Makna syaniaka adalah orang yang membencimu, karena syana’an artinya kebencian. Contohnya adalah
firman Allah Subhanahu wata’ala,
وَلَا
يَجْرِمَنَّكُمْ شَنَآنُ قَوْمٍ أَن صَدُّوكُمْ عَنِ الْمَسْجِدِ الْحَرَامِ أَن
تَعْتَدُوا ۘ
“Dan janganlah sekali-kali kebencian(mu)
terhadap suatu kaum karena mereka menghalang-halangimu dari Masjidil Haram,
mendorongmu berbuat aniaya (kepada mereka).” (al Maidah:
2)
Artinya, janganlah kebencian (kalian) kepada mereka membawa kalian berbuat
melampaui batas. Demikian pula firman Allah Subhanahu
wata’ala,
وَلَا
يَجْرِمَنَّكُمْ شَنَآنُ قَوْمٍ عَلَىٰ أَلَّا تَعْدِلُوا ۚ اعْدِلُوا هُوَ
أَقْرَبُ لِلتَّقْوَىٰ
“Dan janganlah sekali-kali kebencianmu terhadap suatu kaum mendorongmu untuk berlaku tidak
adil.Berlaku adillah, karena adil itu lebih dekat
kepada takwa.” (al-Maidah: 8)
Artinya, janganlah kebencian kepada
mereka membawamu untuk meninggalkan keadilan (sikap adil).Al-abtar adalah isim tafdhil. Arti kata ini
adalah terputus, yaitu terputus dari semua kebaikan. Hal ini terjadi karena
orangorang kafir Quraisy mengatakan bahwa Muhammad (Shallallahu ‘alaihi
wasallam) adalah abtar,
yaitu tidak ada kebaikan dan berkah pada dirinya, serta dalam mengikuti
ajarannya. Kata ini mereka munculkan ketika Qasim, putra beliau, meninggal.
Mereka lalu mengatakan bahwa Muhammad abtar,
yaitu tidak ada keturunan. Kalaupun ada, maka akan terputus keturunannya. Oleh
karena itu, Allah Subhanahu wata’ala menjelaskan bahwa al-abtar adalah yang membenci Rasul Shallallahu ‘alaihi wasallam,
dan dialah yang akan terputus dari semua kebaikan. Tidak ada berkah pada dirinya.

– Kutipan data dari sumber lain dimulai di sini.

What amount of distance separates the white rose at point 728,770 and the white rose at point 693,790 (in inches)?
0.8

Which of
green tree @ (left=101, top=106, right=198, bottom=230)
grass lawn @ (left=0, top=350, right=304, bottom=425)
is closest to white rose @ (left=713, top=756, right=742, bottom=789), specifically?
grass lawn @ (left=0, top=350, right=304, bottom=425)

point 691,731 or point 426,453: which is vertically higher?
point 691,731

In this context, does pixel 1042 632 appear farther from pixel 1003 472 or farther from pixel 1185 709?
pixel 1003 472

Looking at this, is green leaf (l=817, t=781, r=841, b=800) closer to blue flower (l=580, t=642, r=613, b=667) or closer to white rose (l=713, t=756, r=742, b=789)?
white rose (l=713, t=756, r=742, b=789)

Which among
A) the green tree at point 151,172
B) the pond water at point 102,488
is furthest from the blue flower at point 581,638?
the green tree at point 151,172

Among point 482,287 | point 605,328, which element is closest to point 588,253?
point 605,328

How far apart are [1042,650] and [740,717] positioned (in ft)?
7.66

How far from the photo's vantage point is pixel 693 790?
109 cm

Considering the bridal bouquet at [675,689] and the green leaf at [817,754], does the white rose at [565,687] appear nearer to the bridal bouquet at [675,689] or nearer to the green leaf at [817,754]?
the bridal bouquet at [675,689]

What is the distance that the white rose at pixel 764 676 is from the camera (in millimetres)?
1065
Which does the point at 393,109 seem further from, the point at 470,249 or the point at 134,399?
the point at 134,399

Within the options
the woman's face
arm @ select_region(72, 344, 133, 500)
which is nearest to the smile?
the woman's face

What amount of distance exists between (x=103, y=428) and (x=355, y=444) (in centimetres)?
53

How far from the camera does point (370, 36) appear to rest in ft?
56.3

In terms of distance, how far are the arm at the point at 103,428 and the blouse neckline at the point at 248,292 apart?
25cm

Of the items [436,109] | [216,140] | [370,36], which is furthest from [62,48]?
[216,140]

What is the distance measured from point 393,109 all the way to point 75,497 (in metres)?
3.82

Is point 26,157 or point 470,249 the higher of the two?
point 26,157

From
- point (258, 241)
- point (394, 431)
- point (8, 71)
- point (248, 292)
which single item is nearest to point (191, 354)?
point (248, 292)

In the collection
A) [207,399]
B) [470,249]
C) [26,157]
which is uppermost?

Hidupnya hanya berisi penyesalan. Jika hal ini berlaku atas orang yang membenci
beliau, begitu pula bagi yang membenci syariat (ajaran)nya. Oleh sebab itu,
barang siapa membenci syariat Rasulullah SAW, atau salah satu syiar Islam, atau
membenci ibadah apa pun yang dilakukan oleh manusia untuk melaksanakan agama
Islam, dia telah kafir, keluar dari Islam. Hal ini berdasarkan firman Allah Subhanahu wata’ala,
ذَٰلِكَ
بِأَنَّهُمْ كَرِهُوا مَا أَنزَلَ اللَّهُ فَأَحْبَطَ أَعْمَالَهُمْ
“Hal itu karena sesungguhnya mereka benci
kepada apa yang diturunkan oleh
Allah (al-Qur’an) lalu Allah menghapus
(pahala) amal-amal mereka.” (Muhammad:
9)
Tidak ada yang menghapus amalan selain
kekufuran. Barang siapa membenci kewajiban shalat, dia telah kafir, walaupun ia
menjalankan shalat. Barang siapa membenci kewajiban zakat, dia telah kafir
walaupun menunaikannya. Adapun yang merasa berat menjalaninya, namun tidak
membencinya, dikhawatirkan pada dirinya ada salah satu perangai kemunafikan,
meski tidak dikafirkan. Jadi, terdapat perbedaan antara orang yang merasa berat
(tanpa membenci) dengan orang yang membenci. Dengan demikian, surat ini
mengandung penjelasan tentang nikmat Allah Subhanahu
wata’ala yang diberikan
kepada Rasulullah Shallallahu
‘alaihi wasallam, yaitu kebaikan yang banyak. Selain itu, surat ini memuat
perintah untuk mengikhlaskan shalat dan berkurban hanya untuk AllahSubhanahu
wata’ala. Perintah ini berlaku dalam seluruh bentuk ibadah. Surat ini juga
menjelaskan, siapa yang membenci Rasul n atau sebagian syariat beliau, dialah
yang terputus, yaitu tidak ada kebaikan dan berkah pada dirinya. Wallahu a’lam.